How to load part of pre trained model?

Therefore, does the names like (conv_r1) is the key, and corresponds to the names when I create variables, right? These are the keys?

Yes.

# 1. filter out unnecessary keys
pretrained_dict = {k: v for k, v in pretrained_dict.items() if k in model_dict}
# 2. overwrite entries in the existing state dict
model_dict.update(pretrained_dict) 
# 3. load the new state dict
model.load_state_dict(model_dict)

Dear smth, different with the above code in this forum, I tried to use the following one:

net.state_dict().update(pretrain_dict)

But it seems paradoxical to me, since net.state_dict has already updated, why should I use the following step:
net.load_state_dict(net.state_dict())
In another word, why I still need to use load_state_dict() after net.state_dict().update(pretrain_dict)

PS.
Sorry, I later realized that

net.state_dict().update(pretrain_dict)

is wrong, but I do not know why

1 Like

Thanks, it’s really helpful.

BTW,If the key are same, but size are different, this argument can’t handle it. We need to remove the variables with different size in pretrained model first, then load the dict with strict = False.

I have same problem but I did not solve

Edit:
just realised that the problem is solved by strict=False in model.load_state_dict(state_dict, strict=False)

Edit2:
Don’t know what I did, but model.load_state_dict(state_dict, strict=False) does not work after all if the shapes does not work. So my previous edit is invalid. The solution below should work.

In order to check for the size as well, I think one can just substitute

# filter unnecessary keys
pretrained_dict = {k: v for k, v in pretrained_dict.items() if k in model_dict}

for

# filter unnecessary keys
pretrained_dict = {k: v for k, v in pretrained_dict.items() if
                       (k in model_dict) and (model_dict[k].shape == pretrained_dict[k].shape)}
13 Likes

I think dict.update() and model.load_state_dict() are two completely different process.

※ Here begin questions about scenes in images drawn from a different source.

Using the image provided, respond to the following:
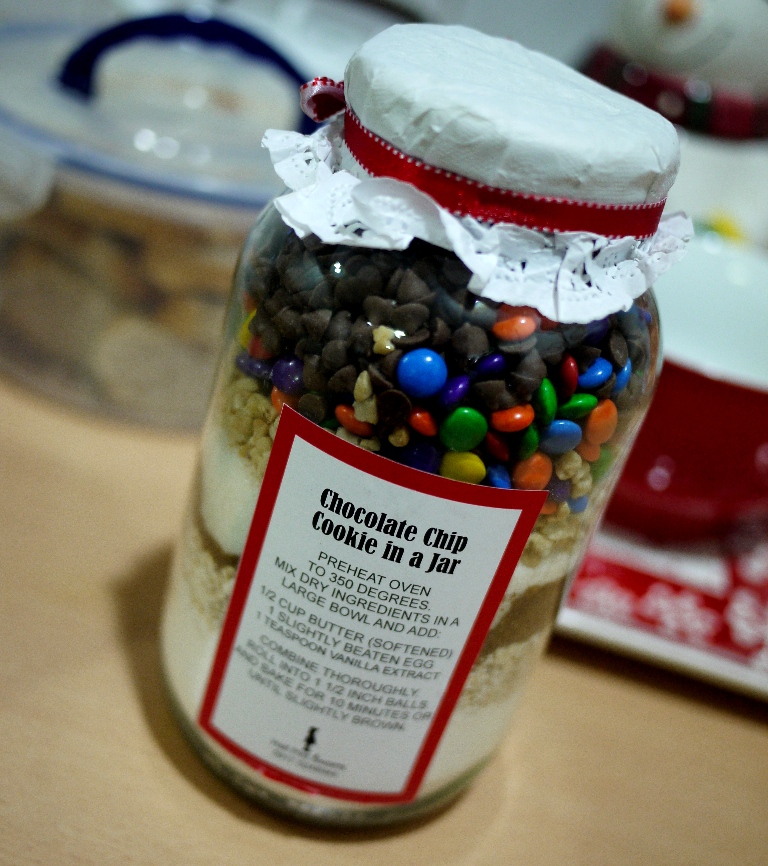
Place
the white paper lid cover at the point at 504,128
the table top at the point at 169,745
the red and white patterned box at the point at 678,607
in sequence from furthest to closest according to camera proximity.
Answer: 1. the red and white patterned box at the point at 678,607
2. the table top at the point at 169,745
3. the white paper lid cover at the point at 504,128

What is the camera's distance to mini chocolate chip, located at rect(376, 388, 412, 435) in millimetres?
284

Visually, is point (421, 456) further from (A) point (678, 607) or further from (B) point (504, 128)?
(A) point (678, 607)

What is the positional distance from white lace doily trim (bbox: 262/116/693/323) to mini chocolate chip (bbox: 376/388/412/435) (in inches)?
1.7

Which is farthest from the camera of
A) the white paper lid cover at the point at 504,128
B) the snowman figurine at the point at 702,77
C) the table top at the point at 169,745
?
the snowman figurine at the point at 702,77

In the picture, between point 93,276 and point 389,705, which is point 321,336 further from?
point 93,276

thank you so much ilhubhlubhyluh

Hi, can I load pretrained weights to my new model which has one more layer than the pretrained one?
I applied the code, seems it has no problem to load the model but some error happen during training saying the dimension of the weights does not match the input.

Does anyone have idea how can I solve it please? (Btw the one more layer I added is just a batch norm layer)
Thanks!

As long as your layers have the same names in both models you can load the weights from the previously trained model using the strict=False argument like so: modelB.load_state_dict(torch.load(PATH), strict=False)
See here for detailed info.

4 Likes

To load a smaller model into a bigger model(whose .pth is available of course) and whose layers correspond (like, making some modifications to a model, maybe adding some layers and stuff), this can be done : (pretrained_dict is the state dictionary of the pre-trained model available)

pretrained_dict = {k: v for k, v in pretrained_dict.items() if k in model_dict} (or just load it by torch.load)
bigger_model = bigger_model()

for name in bigger_model.state_dict().keys() :
if name in pretrained_dict.keys() :
bigger_model.state_dict()[name].copy_(pretrained_dict[name])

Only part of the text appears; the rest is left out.